Quand est fixée la journée de solidarité en 2026 ?
Voici un tableau récapitulatif pour répondre immédiatement aux principales questions que tu peux te poser sur la journée de solidarité 2026 :
| Question | Réponse en 2026 |
|---|---|
| Date du lundi de Pentecôte 2026 | Lundi 25 mai 2026 |
| La journée de solidarité est-elle obligatoirement le 25 mai ? | Non, l’employeur peut choisir une autre date |
| Durée pour un salarié à temps plein | 7 heures de travail |
| Est-elle rémunérée ? | Non, dans la limite de 7 heures |
| Peut-on la fractionner ? | Oui, selon les modalités fixées |
| Contribution de l’employeur (CSA) | 0,30 % de la masse salariale brute |
| Qui est concerné ? | Tous les salariés du secteur privé et public |
| Peut-on poser un congé payé ce jour ? | Oui, avec l’accord de l’employeur |
Le lundi de Pentecôte : un choix historique mais plus obligatoire
Lors de la création du dispositif en 2004, le lundi de Pentecôte avait été retenu comme date par défaut. Ce jour férié, historiquement chômé, semblait logique pour y placer une journée de travail supplémentaire. En 2026, ce lundi de Pentecôte tombe le 25 mai 2026. Mais depuis la loi du 16 avril 2008, il n’est plus automatiquement la journée de solidarité.
Modalités de fixation : accord collectif ou décision de l’employeur
La journée de solidarité est fixée par accord d’entreprise ou d’établissement. À défaut, une convention ou un accord de branche peut s’appliquer. En l’absence de tout accord, l’employeur décide seul des modalités d’accomplissement, après consultation du CSE s’il en existe un. La journée de solidarité est fixée selon l’une de ces options :
- Travail d’un jour férié précédemment chômé (hors 1er mai), comme le lundi de Pentecôte
- Suppression d’un jour de RTT
- Toute autre modalité permettant le travail de 7 heures précédemment non travaillées
Possibilité de fractionner la journée de solidarité
La journée de solidarité n’a pas à être accomplie en une seule fois. Il est possible de fractionner les 7 heures sur plusieurs jours dans l’année. Par exemple, un employeur peut décider de prolonger légèrement la durée quotidienne de travail pendant quelques semaines pour atteindre ce volume. Cette souplesse facilite l’organisation, notamment dans les secteurs où les absences groupées posent des problèmes.
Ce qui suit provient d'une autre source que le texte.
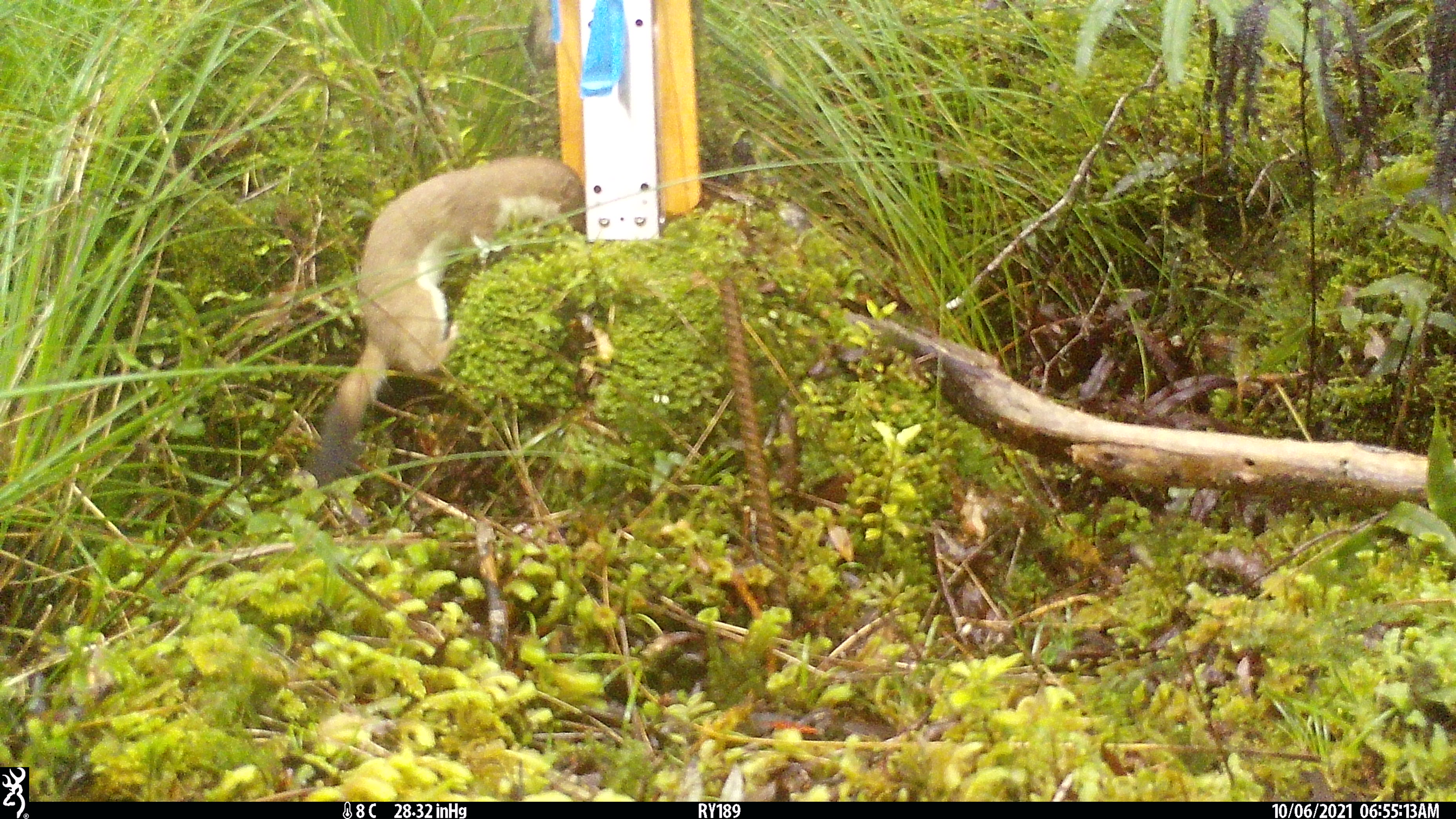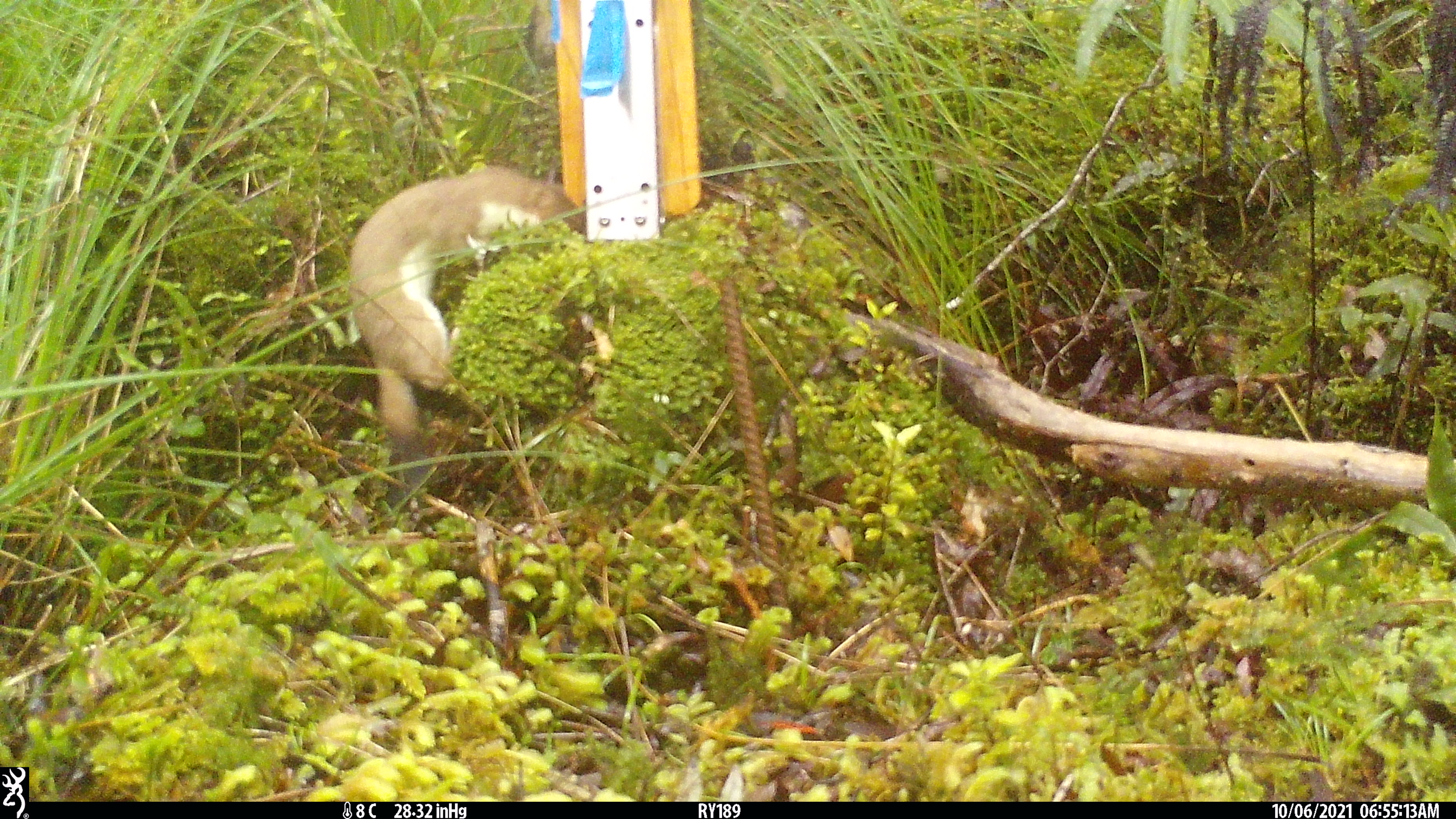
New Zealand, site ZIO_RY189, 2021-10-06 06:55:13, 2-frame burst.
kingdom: Animalia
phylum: Chordata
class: Mammalia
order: Carnivora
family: Mustelidae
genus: Mustela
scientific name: Mustela erminea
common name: stoat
Qui est concerné par la journée de solidarité ?
Les salariés du secteur privé
Dans le secteur privé, tous les salariés liés à un employeur par un contrat de travail sont concernés par la journée de solidarité. Qu’il s’agisse d’un CDI ou d’un CDD, d’un temps plein ou d’un temps partiel, l’obligation s’applique. Chaque salarié doit effectuer, dans son entreprise, les heures précédemment non travaillées correspondant à cette journée annuelle.
Les salariés de la fonction publique (selon les cas)
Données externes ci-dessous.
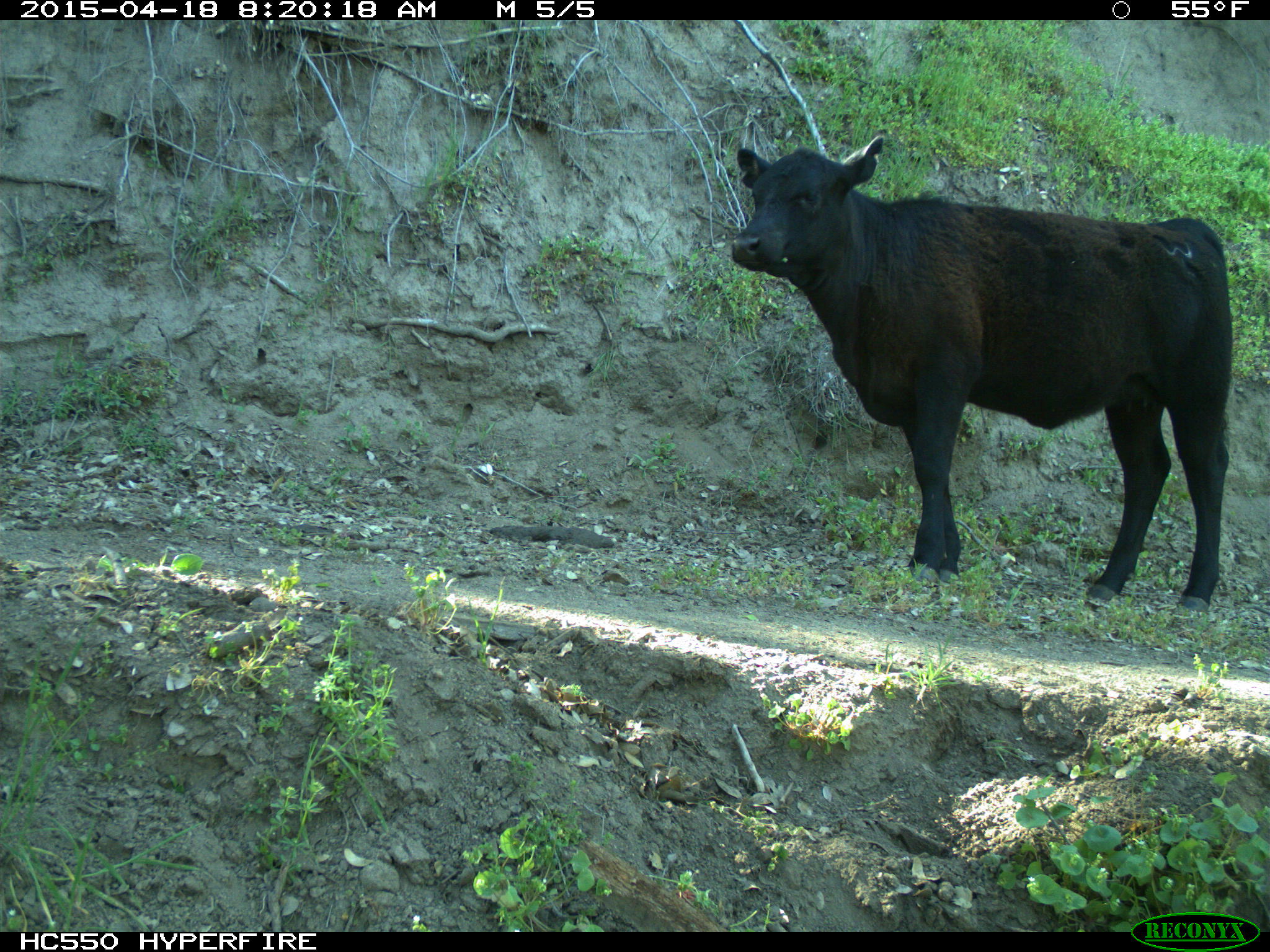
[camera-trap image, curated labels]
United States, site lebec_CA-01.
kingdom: Animalia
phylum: Chordata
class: Mammalia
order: Artiodactyla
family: Bovidae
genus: Bos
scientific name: Bos taurus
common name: domestic cow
Bos taurus (domestic cow).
Les salariés de la fonction publique sont également concernés. La journée de solidarité se traduit par une journée supplémentaire de travail non rémunérée, organisée selon les mêmes grandes modalités que dans le secteur privé. Elle peut prendre la forme du travail un jour férié précédemment chômé ou de la suppression d’un jour de RTT, selon les règles propres à chaque établissement public.
Les exceptions : jeunes travailleurs, apprentis, stagiaires
Certains travailleurs sont exclus de l’obligation. Si la journée de solidarité est fixée un jour férié, les salariés de moins de 18 ans ne peuvent pas être contraints de travailler. Les stagiaires ne sont pas concernés, car ils ne sont pas liés par un contrat de travail. Quant aux apprentis mineurs, leur cas dépend du secteur et des accords applicables à leur entreprise.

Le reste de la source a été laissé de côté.